Records.
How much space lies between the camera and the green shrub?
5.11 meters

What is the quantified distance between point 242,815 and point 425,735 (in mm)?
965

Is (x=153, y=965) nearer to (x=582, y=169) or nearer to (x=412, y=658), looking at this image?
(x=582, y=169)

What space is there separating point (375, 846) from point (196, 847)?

...

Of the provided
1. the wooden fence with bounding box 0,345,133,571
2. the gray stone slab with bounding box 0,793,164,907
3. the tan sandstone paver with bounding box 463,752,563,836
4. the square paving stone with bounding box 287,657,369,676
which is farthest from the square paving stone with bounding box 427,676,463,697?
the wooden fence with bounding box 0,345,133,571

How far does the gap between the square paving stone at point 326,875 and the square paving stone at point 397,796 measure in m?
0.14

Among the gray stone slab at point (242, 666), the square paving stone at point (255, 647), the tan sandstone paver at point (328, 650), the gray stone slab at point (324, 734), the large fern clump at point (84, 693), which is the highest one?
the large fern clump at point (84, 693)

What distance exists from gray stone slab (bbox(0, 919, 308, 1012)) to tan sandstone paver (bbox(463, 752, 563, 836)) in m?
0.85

==

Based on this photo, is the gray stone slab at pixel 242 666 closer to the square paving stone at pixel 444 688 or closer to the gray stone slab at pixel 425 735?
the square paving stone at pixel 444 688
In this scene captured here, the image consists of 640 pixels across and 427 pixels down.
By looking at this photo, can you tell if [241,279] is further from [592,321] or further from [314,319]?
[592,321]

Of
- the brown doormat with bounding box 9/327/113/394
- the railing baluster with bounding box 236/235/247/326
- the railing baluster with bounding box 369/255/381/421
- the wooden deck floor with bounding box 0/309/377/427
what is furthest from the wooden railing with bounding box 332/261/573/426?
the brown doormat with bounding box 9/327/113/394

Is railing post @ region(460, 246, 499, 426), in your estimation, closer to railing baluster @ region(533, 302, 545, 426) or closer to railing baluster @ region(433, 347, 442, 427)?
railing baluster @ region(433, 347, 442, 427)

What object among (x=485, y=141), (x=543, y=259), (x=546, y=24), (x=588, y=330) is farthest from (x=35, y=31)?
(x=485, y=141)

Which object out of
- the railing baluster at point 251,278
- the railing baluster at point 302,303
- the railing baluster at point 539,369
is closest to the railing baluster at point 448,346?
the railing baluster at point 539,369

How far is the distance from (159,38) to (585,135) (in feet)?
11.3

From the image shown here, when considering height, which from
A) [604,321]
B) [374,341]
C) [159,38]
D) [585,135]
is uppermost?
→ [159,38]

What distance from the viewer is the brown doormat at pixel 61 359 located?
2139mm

Given problem. Output the records verbatim from the line with "How much space" to the line with "What space is".

Output of the task.
How much space lies between the camera and the green shrub?
5.11 meters

What is the quantified distance between point 242,815 and point 425,735 (in mm)?
965

Is (x=153, y=965) nearer to (x=582, y=169) or nearer to (x=412, y=658), looking at this image?
(x=582, y=169)

What space is there separating point (375, 846) from point (196, 847)?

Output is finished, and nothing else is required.